Does anyone that have done this before could tell me about how long it can take? I am running this with the "slow" option.
Thank you, CAnna
Roughly how big is the genome in Mbp? What species setting are you using, is it "all"?
Hi, thank you for your reply The genome is about 2818 Mbp long. I set the species to "macaca mulatta". Here is the command
RepeatMasker -species "macaca mulatta" -s -par 10 MacaM_Rhesus_Genome_v7.fasta
I was wondering if it not even too specific, maybe I should put "primate".
The last time I ran that I think it took a week or two to finish...and that was after splitting it by chromosome.
Oh, I did not expect something so long! The splitting by chromosome is a good strategy though. So you split your sequence by chromosome, run rmsk on each of them and then join the masked genome and rmsk table after right?
Sorry, I'm kind of new with this, what kind of tool can I use to split the fasta sequence by chromosome? samtools maybe?

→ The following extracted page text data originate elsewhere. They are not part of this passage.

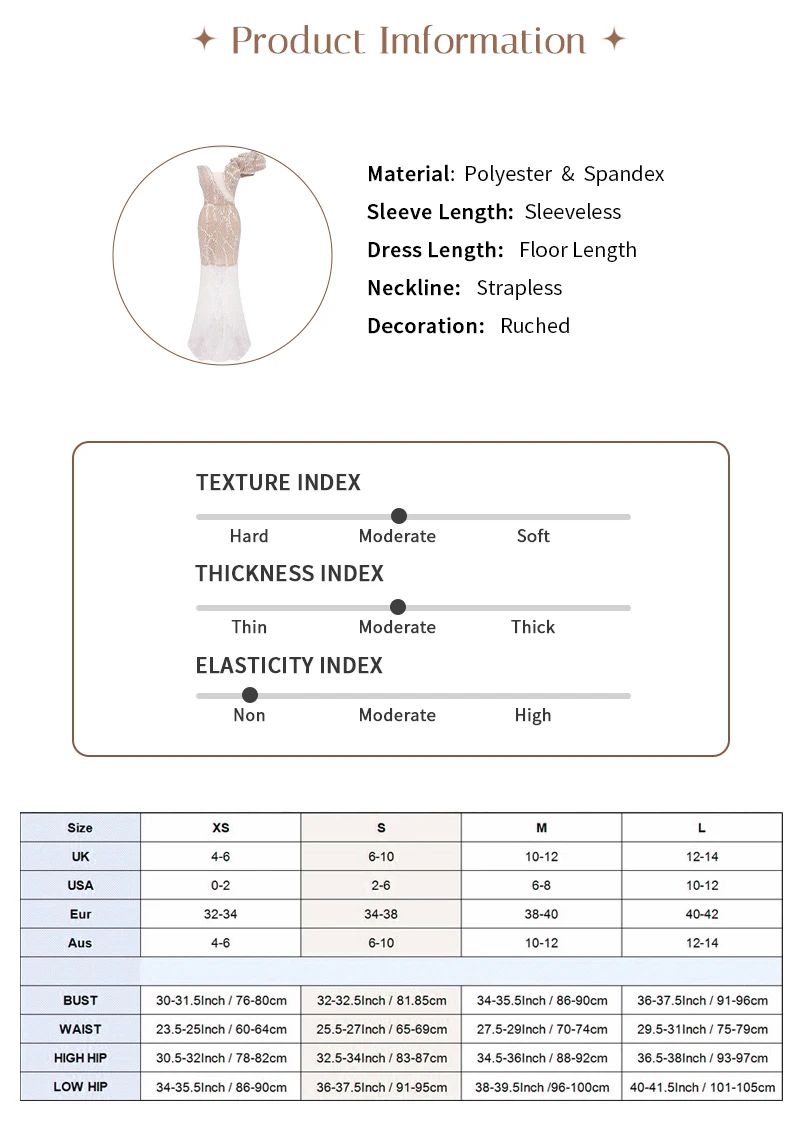 ✦ Product Imformation ✦

Material: Polyester & Spandex
Sleeve Length: Sleeveless
Dress Length: Floor Length
Neckline: Strapless
Decoration: Ruched

TEXTURE INDEX
Hard Moderate Soft

THICKNESS INDEX
Thin Moderate Thick

ELASTICITY INDEX
Non Moderate High

| Size | XS | S | M | L |
|---|---|---|---|---|
| UK | 4-6 | 6-10 | 10-12 | 12-14 |
| USA | 0-2 | 2-6 | 6-8 | 10-12 |
| Eur | 32-34 | 34-38 | 38-40 | 40-42 |
| Aus | 4-6 | 6-10 | 10-12 | 12-14 |
| | | | | |
| BUST | 30-31.5Inch / 76-80cm | 32-32.5Inch / 81.85cm | 34-35.5Inch / 86-90cm | 36-37.5Inch / 91-96cm |
| WAIST | 23.5-25Inch / 60-64cm | 25.5-27Inch / 65-69cm | 27.5-29Inch / 70-74cm | 29.5-31Inch / 75-79cm |
| HIGH HIP | 30.5-32Inch / 78-82cm | 32.5-34Inch / 83-87cm | 34.5-36Inch / 88-92cm | 36.5-38Inch / 93-97cm |
| LOW HIP | 34-35.5Inch / 86-90cm | 36-37.5Inch / 91-95cm | 38-39.5Inch /96-100cm | 40-41.5Inch / 101-105cm |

Yup, exactly. I think there are faster alternatives to repeatmasker these days, though I've been lucky enough that I haven't needed to do this in years (since just after mm10 came out, since it hadn't been repeatmasked at that time).
Ok good, Thank you! CAnna
@Devon Ryan which alternatives were you talking about? Would be very interested to find out, as my job has currently been running for too long! (Genome size 870Mb) :)
Perhaps downloading the already masked version from UCSC would be a preferable option?